As the UK heads to the polls on Thursday, WARC's Alan Saywood explores why pollsters got the 2015 result so wrong, and asks what they must do to put things right and work toward the accuracy that the media and the public demand.

Pollsters in the UK are working to restore credibility in the eyes of the media and public after facing heavy criticism following the surprise results in the 2015 General Election and the 2016 EU Referendum. A new study, published in the International Journal of Market Research, shares the results of Ipsos MORI's investigation into what went wrong in 2015, and also considers the findings of an industry-wide enquiry sponsored by the Market Research Society and British Polling Council. With just a few days till election day, it will be interesting to see if these findings have improved polling accuracy for the General Election 2017.

The MRS/BPC enquiry found that the error was not in undercounted "shy Tories" or a late swing but rather in a response rate bias leading to the politically disengaged being under-represented. In particular, they critiqued pollsters for systematically under-representing Conservative voters.

However, this was not the main issue for Ipsos MORI. Roger Mortimore, director of political analysis at Ipsos MORI, and co-authors, Robert Worcester, founder of MORI; Paul Baines, Cranfield University; and Mark Gill, King's College London noted that in the Ipsos Mori final poll Conservative voters were actually overestimated (24.7% against 22.4%). The problem was that they overstated Labour voters ever more (24.1% against 18.5%).

They argue that while Sturgis' report makes some sound conclusions it fails to account for why the polls were largely correct in 2010 and 2005. As they put it: "to understand why knowing what went wrong is not the same as knowing how to put it right, it is first necessary to understand the nature of opinion polling intended to forecast election results." It is important to accept that polling is far more imprecise than what the media and public demand, so to reduce future errors the data gathered must be interpreted after the fact.

The authors argue that over-representation of the Labour vote cannot be assumed to be a sampling bias unique to 2015, even though methodologies hadn't changed between 2010 and 2015. Mortimore et al. found that the difference was "a change in the likelihood of voting responses" which showed a higher level of expected turnout, particularly among Labour voters. This led the authors to the conclusion that "Since it was the turnout answers of Labour supporters that changed, the likeliest explanation is that in 2015 Labour supporters were more prone to exaggerate their likelihood of voting than they had been in 2010." 

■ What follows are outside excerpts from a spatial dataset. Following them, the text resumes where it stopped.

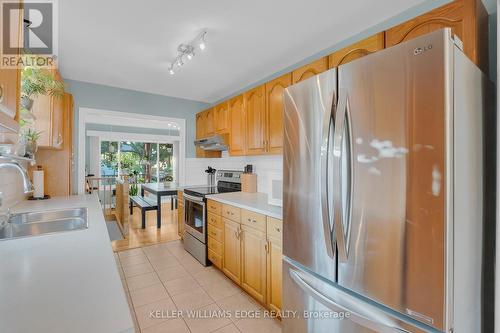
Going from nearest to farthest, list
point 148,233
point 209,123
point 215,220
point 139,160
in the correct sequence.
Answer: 1. point 215,220
2. point 209,123
3. point 148,233
4. point 139,160

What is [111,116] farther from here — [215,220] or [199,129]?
[215,220]

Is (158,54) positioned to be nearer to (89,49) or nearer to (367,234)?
(89,49)

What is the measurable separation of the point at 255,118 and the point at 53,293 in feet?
7.73

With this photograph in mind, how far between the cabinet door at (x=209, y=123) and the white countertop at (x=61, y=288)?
2.64 meters

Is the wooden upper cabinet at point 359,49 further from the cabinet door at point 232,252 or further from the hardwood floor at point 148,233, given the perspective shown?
the hardwood floor at point 148,233

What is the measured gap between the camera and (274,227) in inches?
74.9

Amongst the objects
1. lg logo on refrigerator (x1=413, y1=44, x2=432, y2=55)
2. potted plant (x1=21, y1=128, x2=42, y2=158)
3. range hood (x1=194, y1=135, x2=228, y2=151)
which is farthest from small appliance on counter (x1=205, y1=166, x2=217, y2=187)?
lg logo on refrigerator (x1=413, y1=44, x2=432, y2=55)

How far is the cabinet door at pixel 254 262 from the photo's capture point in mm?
2047

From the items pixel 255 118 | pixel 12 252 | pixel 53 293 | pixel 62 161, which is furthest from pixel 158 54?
pixel 53 293

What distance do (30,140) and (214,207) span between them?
1.83 metres

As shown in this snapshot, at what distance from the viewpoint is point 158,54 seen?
2424 millimetres

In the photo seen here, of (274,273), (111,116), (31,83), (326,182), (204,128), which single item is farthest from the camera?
(204,128)

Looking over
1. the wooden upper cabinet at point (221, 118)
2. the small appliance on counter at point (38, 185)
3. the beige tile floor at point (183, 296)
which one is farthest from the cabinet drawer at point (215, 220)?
the small appliance on counter at point (38, 185)

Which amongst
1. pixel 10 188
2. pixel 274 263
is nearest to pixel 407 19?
pixel 274 263
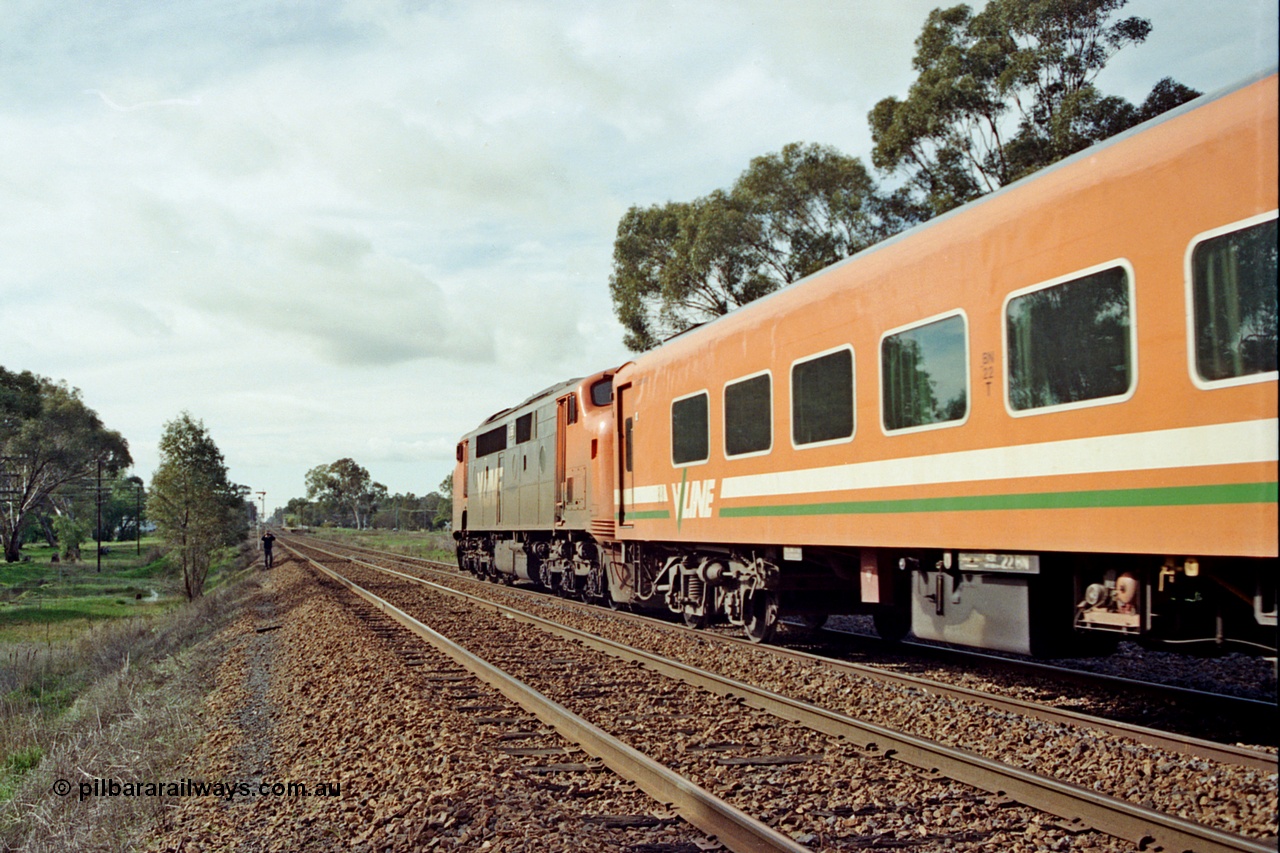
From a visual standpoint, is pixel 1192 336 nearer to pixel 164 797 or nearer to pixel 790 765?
pixel 790 765

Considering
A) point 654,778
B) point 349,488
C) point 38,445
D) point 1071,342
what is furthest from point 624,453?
point 349,488

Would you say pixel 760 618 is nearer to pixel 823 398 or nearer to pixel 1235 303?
pixel 823 398

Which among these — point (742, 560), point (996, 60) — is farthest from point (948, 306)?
point (996, 60)

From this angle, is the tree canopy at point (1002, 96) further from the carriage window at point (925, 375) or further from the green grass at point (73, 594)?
the green grass at point (73, 594)

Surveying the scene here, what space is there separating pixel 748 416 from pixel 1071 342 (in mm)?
4523

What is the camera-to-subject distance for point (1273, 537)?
424cm

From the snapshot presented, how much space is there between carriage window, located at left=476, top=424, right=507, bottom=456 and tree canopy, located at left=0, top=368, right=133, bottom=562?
40.0 metres

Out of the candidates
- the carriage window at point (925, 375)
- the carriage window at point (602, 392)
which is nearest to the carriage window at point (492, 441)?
the carriage window at point (602, 392)

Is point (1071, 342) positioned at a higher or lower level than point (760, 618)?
higher

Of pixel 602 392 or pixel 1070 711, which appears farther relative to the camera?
pixel 602 392

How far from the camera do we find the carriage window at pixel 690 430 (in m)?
11.3

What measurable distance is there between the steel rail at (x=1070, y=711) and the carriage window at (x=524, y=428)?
9.75 m

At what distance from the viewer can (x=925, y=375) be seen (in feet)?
24.1

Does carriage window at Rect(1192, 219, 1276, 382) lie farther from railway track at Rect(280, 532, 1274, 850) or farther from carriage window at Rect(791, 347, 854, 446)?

So, how can the pollsters make it right? The authors argue that the primary need is "to tackle the under-representation of the politically disengaged in our polls." Ipsos MORI's initial response has been to attempt to control population characteristics that are related to engagement, primarily looking at newspaper readership and educational attainment. Factoring these in creates efficiency issues due to the harder to achieve sample size and therefore costing issues but may help counter the problems seen in 2015. Another solution has been to look at including other questions that measure aspects of political engagement to better gauge a respondent's likelihood to vote. 

However, the authors warn that there is no a priori way of judging the success of these new models. In the 2016 EU referendum, applying these lessons gave a more representative sample but still provided a more incorrect projection than without them (due to misestimating the level of turnout by young working-class voters). Referendums are difficult for pollsters, as they lack enough comparative precedent and if anything serve to highlight the broad range of issues pollsters must confront going forward. As the authors themselves conclude, the analysis of polling methods and polling itself requires "judgement as well as science".